Automated data entry with OCR and machine learning

The need for automated data entry software is on the rise. “Why?”, you might ask. Well, today’s businesses run on data, and having quick and reliable access to data is a significant competitive advantage. If you know better than your competitor where to optimize and streamline processes, you’re in the winning team.

Did you miss this bandwagon? Is your company’s data still hidden inside a PDF file or even worse, in printed paper documents? Do you devote your team’s valuable time to manually copy-pasting data from these resources?

Fortunately, it’s not too late for a change! Recent technological developments in OCR and machine learning make it easier to turn away from manual data entry, using smart software solutions that automatically extract data from images and documents.

In this blog, we will explain the concept of automated data entry, discuss its advantages and elaborate on the most common use cases for data entry automation. In the end, you will know exactly how to automate your data entry processes with OCR and machine learning.

Manual data entry

Do companies still enter data manually?

The short answer is yes. Manual data entry is a centuries-old practice, and one that has proven to be quite persistent.

In a 2020 study on the state of automation within the manufacturing industry, for example, nearly half (48 percent) of the surveyed companies indicated that they still used spreadsheets or other manual data entry documents.

One of the reasons why data entry is not completely automated is habitual behavior. It may have become a habit to spend a day per week on manual data entry. Other reasons are a lack of insight into the actual costs of the process and too little knowledge of automation tools. After all, manually copying data is a process that requires little effort to implement, use and maintain.

We see this, however, as the high price of short-term savings. The more manual data entry your company has to carry out, the more it’s costing you over time. According to Goldman Sachs, the total costs of manual, paper-based invoice processing even amounted to $2.7 trillion annually, which is a big burden in terms of time and money.

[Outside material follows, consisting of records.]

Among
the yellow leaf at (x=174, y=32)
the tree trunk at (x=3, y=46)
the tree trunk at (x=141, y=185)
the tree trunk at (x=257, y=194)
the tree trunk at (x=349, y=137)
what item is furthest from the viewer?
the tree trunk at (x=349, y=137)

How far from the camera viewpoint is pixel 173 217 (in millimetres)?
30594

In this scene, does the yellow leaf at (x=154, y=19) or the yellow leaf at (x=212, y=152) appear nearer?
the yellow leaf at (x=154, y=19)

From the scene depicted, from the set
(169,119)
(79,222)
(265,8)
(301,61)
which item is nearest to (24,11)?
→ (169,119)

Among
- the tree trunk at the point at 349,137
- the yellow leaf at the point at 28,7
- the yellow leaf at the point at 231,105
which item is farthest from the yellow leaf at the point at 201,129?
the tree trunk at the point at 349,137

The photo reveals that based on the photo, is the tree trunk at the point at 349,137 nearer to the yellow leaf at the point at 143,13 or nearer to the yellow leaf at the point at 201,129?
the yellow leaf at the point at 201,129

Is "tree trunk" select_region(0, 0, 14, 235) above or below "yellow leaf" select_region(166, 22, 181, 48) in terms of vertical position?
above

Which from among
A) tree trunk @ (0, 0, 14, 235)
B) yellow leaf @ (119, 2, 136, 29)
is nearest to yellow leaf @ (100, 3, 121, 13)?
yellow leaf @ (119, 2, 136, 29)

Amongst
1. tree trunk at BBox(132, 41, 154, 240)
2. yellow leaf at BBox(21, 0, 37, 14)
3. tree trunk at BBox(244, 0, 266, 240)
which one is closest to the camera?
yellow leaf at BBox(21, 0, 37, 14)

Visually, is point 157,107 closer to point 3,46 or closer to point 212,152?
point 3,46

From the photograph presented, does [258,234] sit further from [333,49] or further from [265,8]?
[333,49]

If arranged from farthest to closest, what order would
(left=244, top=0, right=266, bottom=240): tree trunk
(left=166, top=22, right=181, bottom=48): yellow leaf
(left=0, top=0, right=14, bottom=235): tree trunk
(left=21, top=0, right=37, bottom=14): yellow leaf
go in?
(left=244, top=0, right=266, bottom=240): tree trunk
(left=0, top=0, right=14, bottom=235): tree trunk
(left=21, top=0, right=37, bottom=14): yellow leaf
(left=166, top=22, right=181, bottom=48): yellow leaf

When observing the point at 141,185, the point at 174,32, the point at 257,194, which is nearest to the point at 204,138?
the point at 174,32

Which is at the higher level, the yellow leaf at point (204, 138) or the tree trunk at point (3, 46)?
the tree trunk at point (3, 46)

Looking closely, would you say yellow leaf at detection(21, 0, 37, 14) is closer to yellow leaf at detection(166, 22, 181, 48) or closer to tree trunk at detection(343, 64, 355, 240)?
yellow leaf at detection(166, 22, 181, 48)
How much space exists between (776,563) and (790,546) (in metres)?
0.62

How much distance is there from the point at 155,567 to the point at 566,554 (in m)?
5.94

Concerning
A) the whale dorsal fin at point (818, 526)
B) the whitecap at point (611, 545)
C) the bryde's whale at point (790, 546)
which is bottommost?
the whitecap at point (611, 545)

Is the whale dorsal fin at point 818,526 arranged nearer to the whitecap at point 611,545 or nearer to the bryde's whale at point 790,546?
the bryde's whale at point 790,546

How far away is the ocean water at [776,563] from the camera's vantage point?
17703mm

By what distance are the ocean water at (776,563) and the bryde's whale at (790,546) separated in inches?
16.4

With an automated solution, these costs can be lowered by at least 50-70%, while some studies even estimate cost reductions of up to 80%. That seems to be a good deal, so let’s have a closer look at the concept of data entry automation!

Save time and money

What is automated data entry?

Automated data entry can best be described as the use of software to remove repetitive manual administrative tasks from employee workloads, saving companies time and money to improve performance and increase revenue.

Automated data entry software is capable of reading information from a difficult to access source, such as a PDF file or printed document, and passes the data on to another system or data storage (i.e. databases, spreadsheets and so on).

Several techniques can be used in this process. Broadly speaking, we can distinguish between:

  • Rule-based techniques
  • Machine learning techniques

Rule-based techniques

The traditional rule-based approach looks for data in very specific locations on a document, dictated by pre-defined logic and rules. These rules are coded into a system in the form of if-then-else statements.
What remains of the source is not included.